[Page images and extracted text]
______________________________

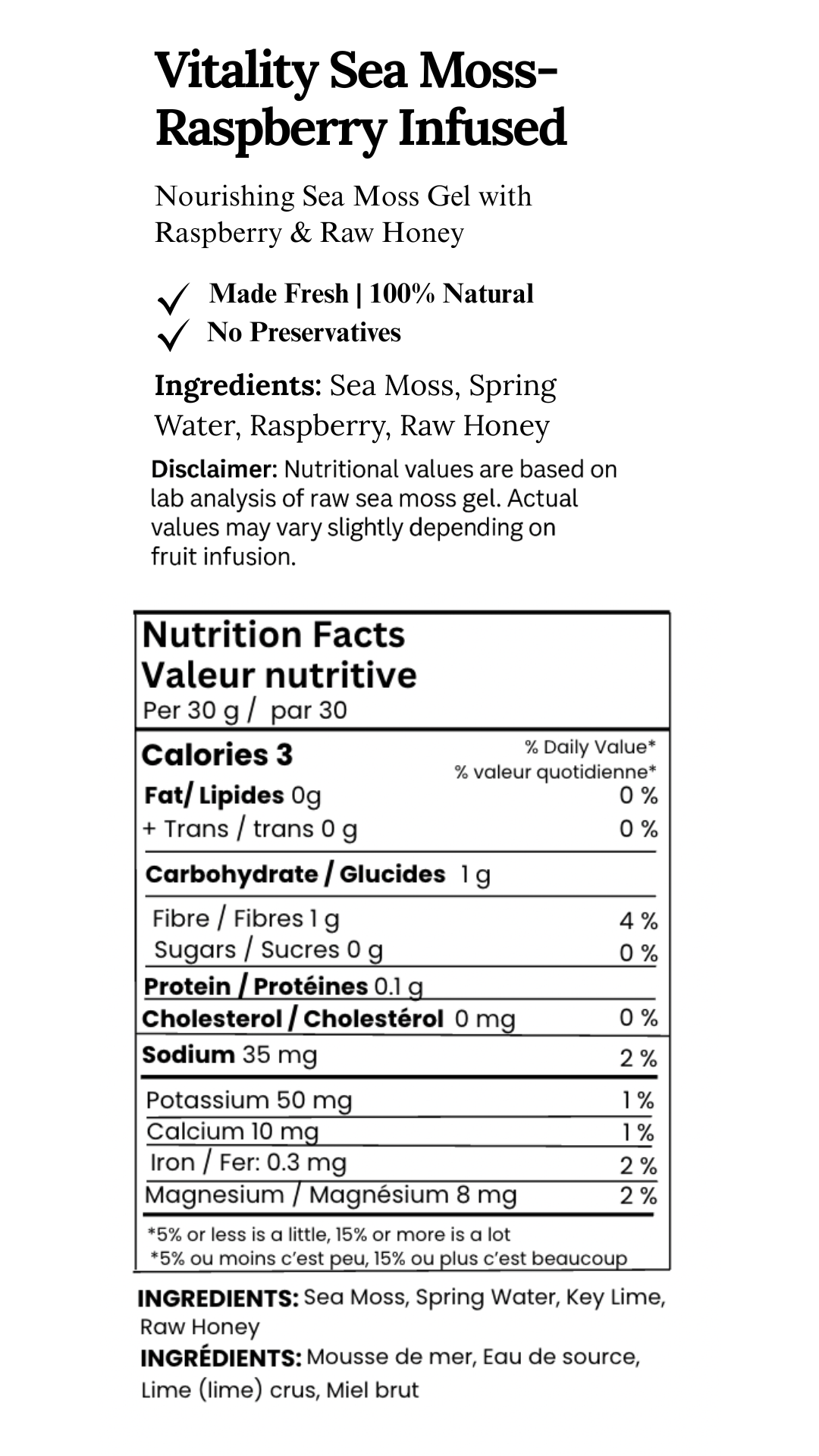 Vitality Sea Moss-Raspberry Infused

Nourishing Sea Moss Gel with Raspberry & Raw Honey

✓ Made Fresh | 100% Natural
✓ No Preservatives

Ingredients: Sea Moss, Spring Water, Raspberry, Raw Honey

Disclaimer: Nutritional values are based on lab analysis of raw sea moss gel. Actual values may vary slightly depending on fruit infusion.

Nutrition Facts
Valeur nutritive
Per 30 g / par 30

Calories 3
% Daily Value*
% valeur quotidienne*
Fat/ Lipides 0g 0 %
+ Trans / trans 0 g 0 %
Carbohydrate / Glucides 1 g
Fibre / Fibres 1 g 4 %
Sugars / Sucres 0 g 0 %
Protein / Protéines 0.1 g
Cholesterol / Cholestérol 0 mg 0 %
Sodium 35 mg 2 %
Potassium 50 mg 1 %
Calcium 10 mg 1 %
Iron / Fer: 0.3 mg 2 %
Magnesium / Magnésium 8 mg 2 %
*5% or less is a little, 15% or more is a lot
*5% ou moins c'est peu, 15% ou plus c'est beaucoup

INGREDIENTS: Sea Moss, Spring Water, Key Lime, Raw Honey
INGRÉDIENTS: Mousse de mer, Eau de source, Lime (lime) crus, Miel brut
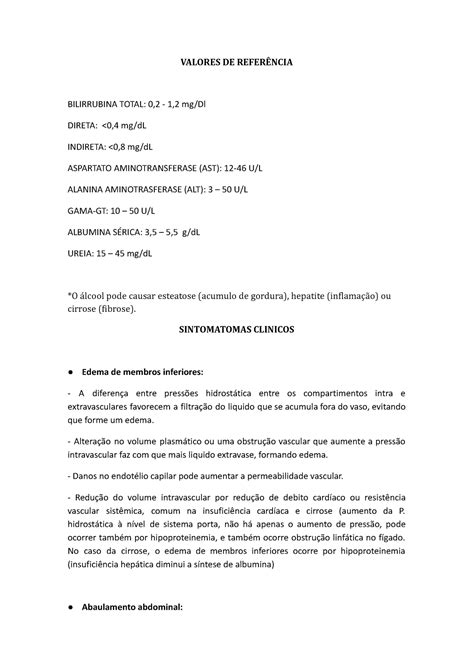 VALORES DE REFERÊNCIA

BILIRRUBINA TOTAL: 0,2 - 1,2 mg/Dl

DIRETA: <0,4 mg/dL

INDIRETA: <0,8 mg/dL

ASPARTATO AMINOTRANSFERASE (AST): 12-46 U/L

ALANINA AMINOTRASFERASE (ALT): 3 – 50 U/L

GAMA-GT: 10 – 50 U/L

ALBUMINA SÉRICA: 3,5 – 5,5 g/dL

UREIA: 15 – 45 mg/dL

*O álcool pode causar esteatose (acumulo de gordura), hepatite (inflamação) ou cirrose (fibrose).

SINTOMATOMAS CLINICOS

● Edema de membros inferiores:

- A diferença entre pressões hidrostática entre os compartimentos intra e extravasculares favorecem a filtração do liquido que se acumula fora do vaso, evitando que forme um edema.

- Alteração no volume plasmático ou uma obstrução vascular que aumente a pressão intravascular faz com que mais liquido extravase, formando edema.

- Danos no endotélio capilar pode aumentar a permeabilidade vascular.

- Redução do volume intravascular por redução de debito cardíaco ou resistência vascular sistêmica, comum na insuficiência cardíaca e cirrose (aumento da P. hidrostática à nível de sistema porta, não há apenas o aumento de pressão, pode ocorrer também por hipoproteinemia, e também ocorre obstrução linfática no fígado. No caso da cirrose, o edema de membros inferiores ocorre por hipoproteinemia (insuficiência hepática diminui a síntese de albumina)

● Abaulamento abdominal:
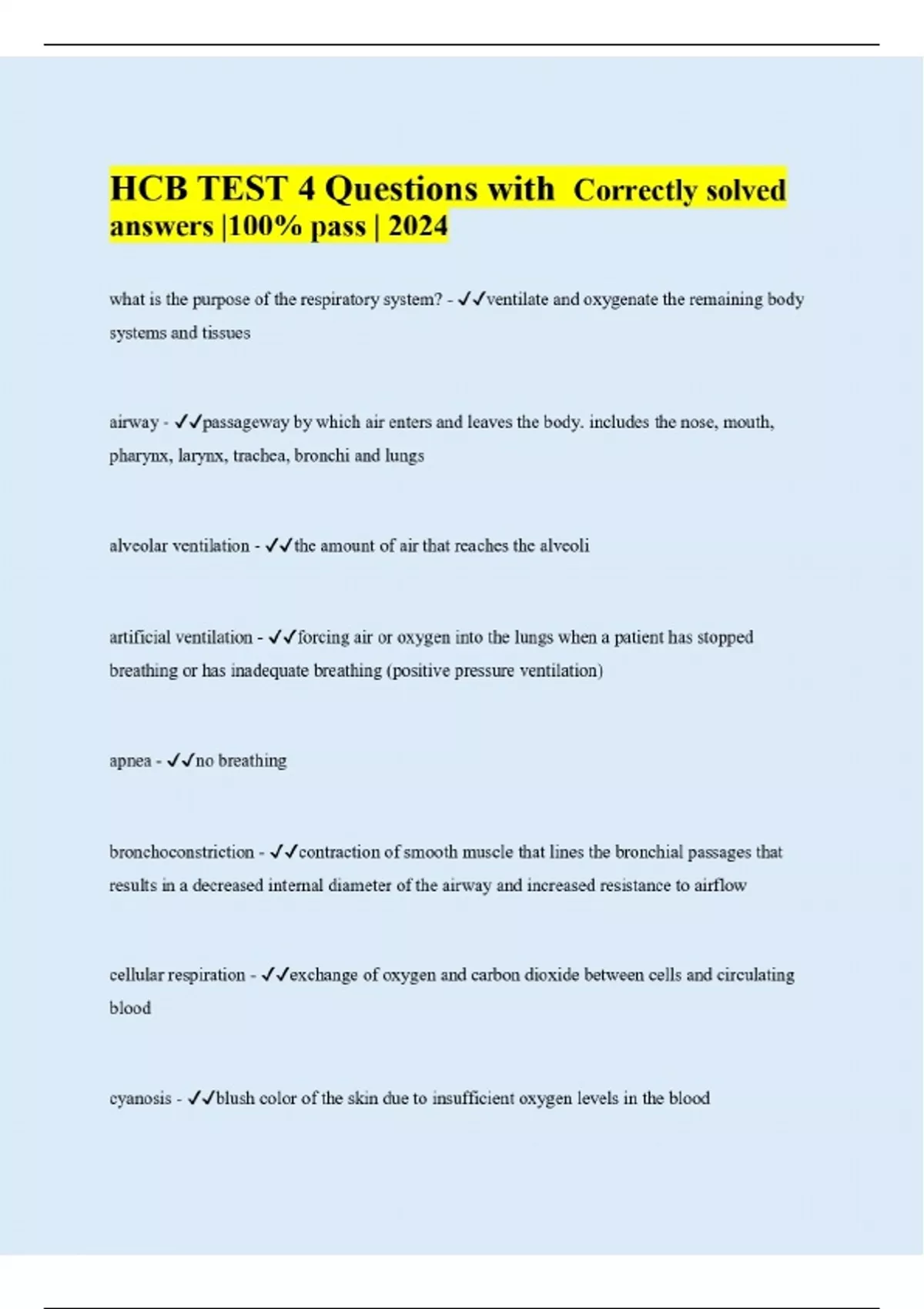 HCB TEST 4 Questions with Correctly solved answers |100% pass | 2024

what is the purpose of the respiratory system? - ✓✓ventilate and oxygenate the remaining body systems and tissues

airway - ✓✓passageway by which air enters and leaves the body. includes the nose, mouth, pharynx, larynx, trachea, bronchi and lungs

alveolar ventilation - ✓✓the amount of air that reaches the alveoli

artificial ventilation - ✓✓forcing air or oxygen into the lungs when a patient has stopped breathing or has inadequate breathing (positive pressure ventilation)

apnea - ✓✓no breathing

bronchoconstriction - ✓✓contraction of smooth muscle that lines the bronchial passages that results in a decreased internal diameter of the airway and increased resistance to airflow

cellular respiration - ✓✓exchange of oxygen and carbon dioxide between cells and circulating blood

cyanosis - ✓✓blush color of the skin due to insufficient oxygen levels in the blood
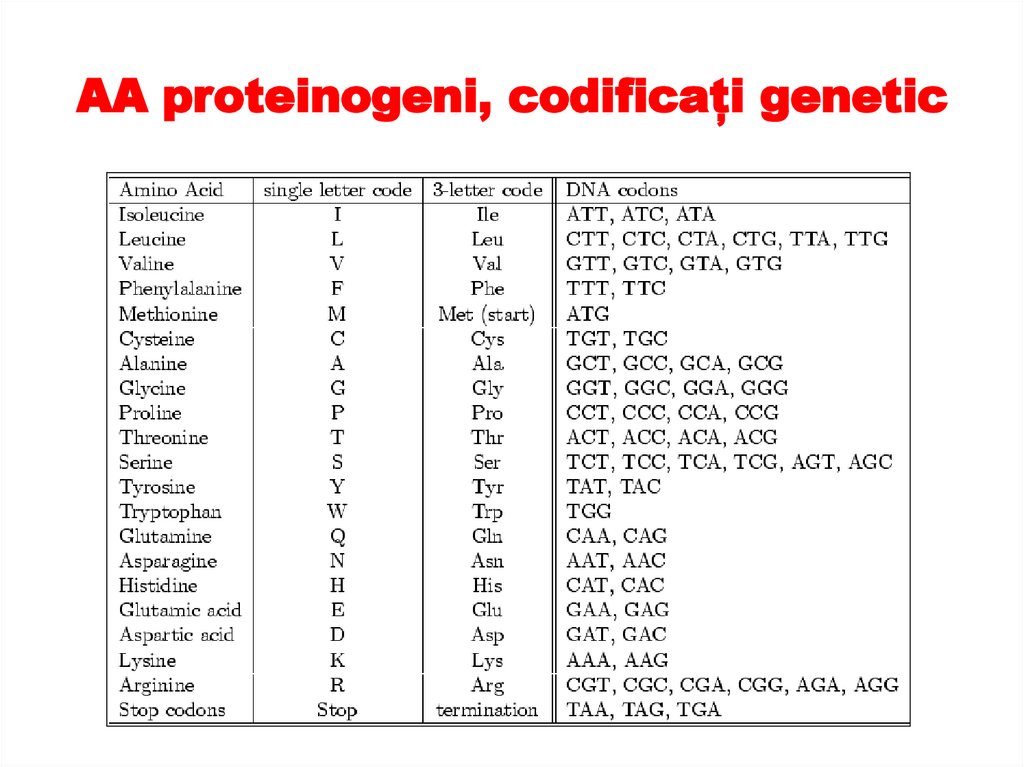 AA proteinogeni, codificați genetic

| Amino Acid | single letter code | 3-letter code | DNA codons |
|---|---|---|---|
| Isoleucine | I | Ile | ATT, ATC, ATA |
| Leucine | L | Leu | CTT, CTC, CTA, CTG, TTA, TTG |
| Valine | V | Val | GTT, GTC, GTA, GTG |
| Phenylalanine | F | Phe | TTT, TTC |
| Methionine | M | Met (start) | ATG |
| Cysteine | C | Cys | TGT, TGC |
| Alanine | A | Ala | GCT, GCC, GCA, GCG |
| Glycine | G | Gly | GGT, GGC, GGA, GGG |
| Proline | P | Pro | CCT, CCC, CCA, CCG |
| Threonine | T | Thr | ACT, ACC, ACA, ACG |
| Serine | S | Ser | TCT, TCC, TCA, TCG, AGT, AGC |
| Tyrosine | Y | Tyr | TAT, TAC |
| Tryptophan | W | Trp | TGG |
| Glutamine | Q | Gln | CAA, CAG |
| Asparagine | N | Asn | AAT, AAC |
| Histidine | H | His | CAT, CAC |
| Glutamic acid | E | Glu | GAA, GAG |
| Aspartic acid | D | Asp | GAT, GAC |
| Lysine | K | Lys | AAA, AAG |
| Arginine | R | Arg | CGT, CGC, CGA, CGG, AGA, AGG |
| Stop codons | Stop | termination | TAA, TAG, TGA |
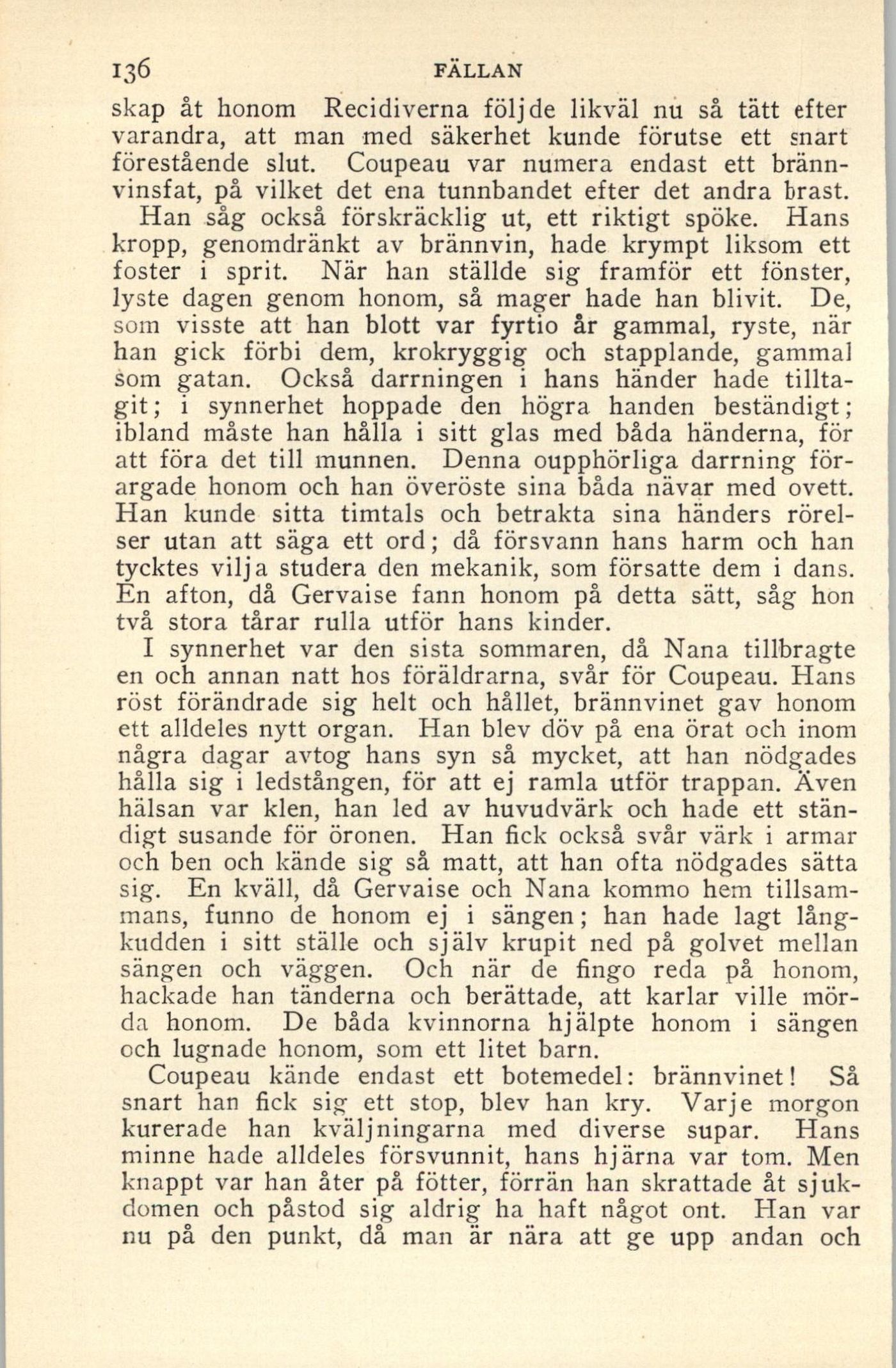 136 FÄLLAN

skap åt honom Recidiverna följde likväl nu så tätt efter varandra, att man med säkerhet kunde förutse ett snart förestående slut. Coupeau var numera endast ett brännvinsfat, på vilket det ena tunnbandet efter det andra brast. Han såg också förskräcklig ut, ett riktigt spöke. Hans kropp, genomdränkt av brännvin, hade krympt liksom ett foster i sprit. När han ställde sig framför ett fönster, lyste dagen genom honom, så mager hade han blivit. De, som visste att han blott var fyrtio år gammal, ryste, när han gick förbi dem, krokryggig och stapplande, gammal som gatan. Också darrningen i hans händer hade tilltagit; i synnerhet hoppade den högra handen beständigt; ibland måste han hålla i sitt glas med båda händerna, för att föra det till munnen. Denna oupphörliga darrning förargade honom och han överöste sina båda nävar med ovett. Han kunde sitta timtals och betrakta sina händers rörelser utan att säga ett ord; då försvann hans harm och han tycktes vilja studera den mekanik, som försatte dem i dans. En afton, då Gervaise fann honom på detta sätt, såg hon två stora tårar rulla utför hans kinder.

I synnerhet var den sista sommaren, då Nana tillbragte en och annan natt hos föräldrarna, svår för Coupeau. Hans röst förändrade sig helt och hållet, brännvinet gav honom ett alldeles nytt organ. Han blev döv på ena örat och inom några dagar avtog hans syn så mycket, att han nödgades hålla sig i ledstången, för att ej ramla utför trappan. Även hälsan var klen, han led av huvudvärk och hade ett ständigt susande för öronen. Han fick också svår värk i armar och ben och kände sig så matt, att han ofta nödgades sätta sig. En kväll, då Gervaise och Nana kommo hem tillsammans, funno de honom ej i sängen; han hade lagt långkudden i sitt ställe och själv krupit ned på golvet mellan sängen och väggen. Och när de fingo reda på honom, hackade han tänderna och berättade, att karlar ville mörda honom. De båda kvinnorna hjälpte honom i sängen och lugnade honom, som ett litet barn.

Coupeau kände endast ett botemedel: brännvinet! Så snart han fick sig ett stop, blev han kry. Varje morgon kurerade han kväljningarna med diverse supar. Hans minne hade alldeles försvunnit, hans hjärna var tom. Men knappt var han åter på fötter, förrän han skrattade åt sjukdomen och påstod sig aldrig ha haft något ont. Han var nu på den punkt, då man är nära att ge upp andan och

______________________________

*WHAT IS BEING ASKED*
Repeat the records above word for word. Pictures stay out of the copy.

*SOLUTION TO THIS TASK*
 Vitality Sea Moss-Raspberry Infused

Nourishing Sea Moss Gel with Raspberry & Raw Honey

✓ Made Fresh | 100% Natural
✓ No Preservatives

Ingredients: Sea Moss, Spring Water, Raspberry, Raw Honey

Disclaimer: Nutritional values are based on lab analysis of raw sea moss gel. Actual values may vary slightly depending on fruit infusion.

Nutrition Facts
Valeur nutritive
Per 30 g / par 30

Calories 3
% Daily Value*
% valeur quotidienne*
Fat/ Lipides 0g 0 %
+ Trans / trans 0 g 0 %
Carbohydrate / Glucides 1 g
Fibre / Fibres 1 g 4 %
Sugars / Sucres 0 g 0 %
Protein / Protéines 0.1 g
Cholesterol / Cholestérol 0 mg 0 %
Sodium 35 mg 2 %
Potassium 50 mg 1 %
Calcium 10 mg 1 %
Iron / Fer: 0.3 mg 2 %
Magnesium / Magnésium 8 mg 2 %
*5% or less is a little, 15% or more is a lot
*5% ou moins c'est peu, 15% ou plus c'est beaucoup

INGREDIENTS: Sea Moss, Spring Water, Key Lime, Raw Honey
INGRÉDIENTS: Mousse de mer, Eau de source, Lime (lime) crus, Miel brut
 VALORES DE REFERÊNCIA

BILIRRUBINA TOTAL: 0,2 - 1,2 mg/Dl

DIRETA: <0,4 mg/dL

INDIRETA: <0,8 mg/dL

ASPARTATO AMINOTRANSFERASE (AST): 12-46 U/L

ALANINA AMINOTRASFERASE (ALT): 3 – 50 U/L

GAMA-GT: 10 – 50 U/L

ALBUMINA SÉRICA: 3,5 – 5,5 g/dL

UREIA: 15 – 45 mg/dL

*O álcool pode causar esteatose (acumulo de gordura), hepatite (inflamação) ou cirrose (fibrose).

SINTOMATOMAS CLINICOS

● Edema de membros inferiores:

- A diferença entre pressões hidrostática entre os compartimentos intra e extravasculares favorecem a filtração do liquido que se acumula fora do vaso, evitando que forme um edema.

- Alteração no volume plasmático ou uma obstrução vascular que aumente a pressão intravascular faz com que mais liquido extravase, formando edema.

- Danos no endotélio capilar pode aumentar a permeabilidade vascular.

- Redução do volume intravascular por redução de debito cardíaco ou resistência vascular sistêmica, comum na insuficiência cardíaca e cirrose (aumento da P. hidrostática à nível de sistema porta, não há apenas o aumento de pressão, pode ocorrer também por hipoproteinemia, e também ocorre obstrução linfática no fígado. No caso da cirrose, o edema de membros inferiores ocorre por hipoproteinemia (insuficiência hepática diminui a síntese de albumina)

● Abaulamento abdominal:
 HCB TEST 4 Questions with Correctly solved answers |100% pass | 2024

what is the purpose of the respiratory system? - ✓✓ventilate and oxygenate the remaining body systems and tissues

airway - ✓✓passageway by which air enters and leaves the body. includes the nose, mouth, pharynx, larynx, trachea, bronchi and lungs

alveolar ventilation - ✓✓the amount of air that reaches the alveoli

artificial ventilation - ✓✓forcing air or oxygen into the lungs when a patient has stopped breathing or has inadequate breathing (positive pressure ventilation)

apnea - ✓✓no breathing

bronchoconstriction - ✓✓contraction of smooth muscle that lines the bronchial passages that results in a decreased internal diameter of the airway and increased resistance to airflow

cellular respiration - ✓✓exchange of oxygen and carbon dioxide between cells and circulating blood

cyanosis - ✓✓blush color of the skin due to insufficient oxygen levels in the blood
 AA proteinogeni, codificați genetic

| Amino Acid | single letter code | 3-letter code | DNA codons |
|---|---|---|---|
| Isoleucine | I | Ile | ATT, ATC, ATA |
| Leucine | L | Leu | CTT, CTC, CTA, CTG, TTA, TTG |
| Valine | V | Val | GTT, GTC, GTA, GTG |
| Phenylalanine | F | Phe | TTT, TTC |
| Methionine | M | Met (start) | ATG |
| Cysteine | C | Cys | TGT, TGC |
| Alanine | A | Ala | GCT, GCC, GCA, GCG |
| Glycine | G | Gly | GGT, GGC, GGA, GGG |
| Proline | P | Pro | CCT, CCC, CCA, CCG |
| Threonine | T | Thr | ACT, ACC, ACA, ACG |
| Serine | S | Ser | TCT, TCC, TCA, TCG, AGT, AGC |
| Tyrosine | Y | Tyr | TAT, TAC |
| Tryptophan | W | Trp | TGG |
| Glutamine | Q | Gln | CAA, CAG |
| Asparagine | N | Asn | AAT, AAC |
| Histidine | H | His | CAT, CAC |
| Glutamic acid | E | Glu | GAA, GAG |
| Aspartic acid | D | Asp | GAT, GAC |
| Lysine | K | Lys | AAA, AAG |
| Arginine | R | Arg | CGT, CGC, CGA, CGG, AGA, AGG |
| Stop codons | Stop | termination | TAA, TAG, TGA |
 136 FÄLLAN

skap åt honom Recidiverna följde likväl nu så tätt efter varandra, att man med säkerhet kunde förutse ett snart förestående slut. Coupeau var numera endast ett brännvinsfat, på vilket det ena tunnbandet efter det andra brast. Han såg också förskräcklig ut, ett riktigt spöke. Hans kropp, genomdränkt av brännvin, hade krympt liksom ett foster i sprit. När han ställde sig framför ett fönster, lyste dagen genom honom, så mager hade han blivit. De, som visste att han blott var fyrtio år gammal, ryste, när han gick förbi dem, krokryggig och stapplande, gammal som gatan. Också darrningen i hans händer hade tilltagit; i synnerhet hoppade den högra handen beständigt; ibland måste han hålla i sitt glas med båda händerna, för att föra det till munnen. Denna oupphörliga darrning förargade honom och han överöste sina båda nävar med ovett. Han kunde sitta timtals och betrakta sina händers rörelser utan att säga ett ord; då försvann hans harm och han tycktes vilja studera den mekanik, som försatte dem i dans. En afton, då Gervaise fann honom på detta sätt, såg hon två stora tårar rulla utför hans kinder.

I synnerhet var den sista sommaren, då Nana tillbragte en och annan natt hos föräldrarna, svår för Coupeau. Hans röst förändrade sig helt och hållet, brännvinet gav honom ett alldeles nytt organ. Han blev döv på ena örat och inom några dagar avtog hans syn så mycket, att han nödgades hålla sig i ledstången, för att ej ramla utför trappan. Även hälsan var klen, han led av huvudvärk och hade ett ständigt susande för öronen. Han fick också svår värk i armar och ben och kände sig så matt, att han ofta nödgades sätta sig. En kväll, då Gervaise och Nana kommo hem tillsammans, funno de honom ej i sängen; han hade lagt långkudden i sitt ställe och själv krupit ned på golvet mellan sängen och väggen. Och när de fingo reda på honom, hackade han tänderna och berättade, att karlar ville mörda honom. De båda kvinnorna hjälpte honom i sängen och lugnade honom, som ett litet barn.

Coupeau kände endast ett botemedel: brännvinet! Så snart han fick sig ett stop, blev han kry. Varje morgon kurerade han kväljningarna med diverse supar. Hans minne hade alldeles försvunnit, hans hjärna var tom. Men knappt var han åter på fötter, förrän han skrattade åt sjukdomen och påstod sig aldrig ha haft något ont. Han var nu på den punkt, då man är nära att ge upp andan och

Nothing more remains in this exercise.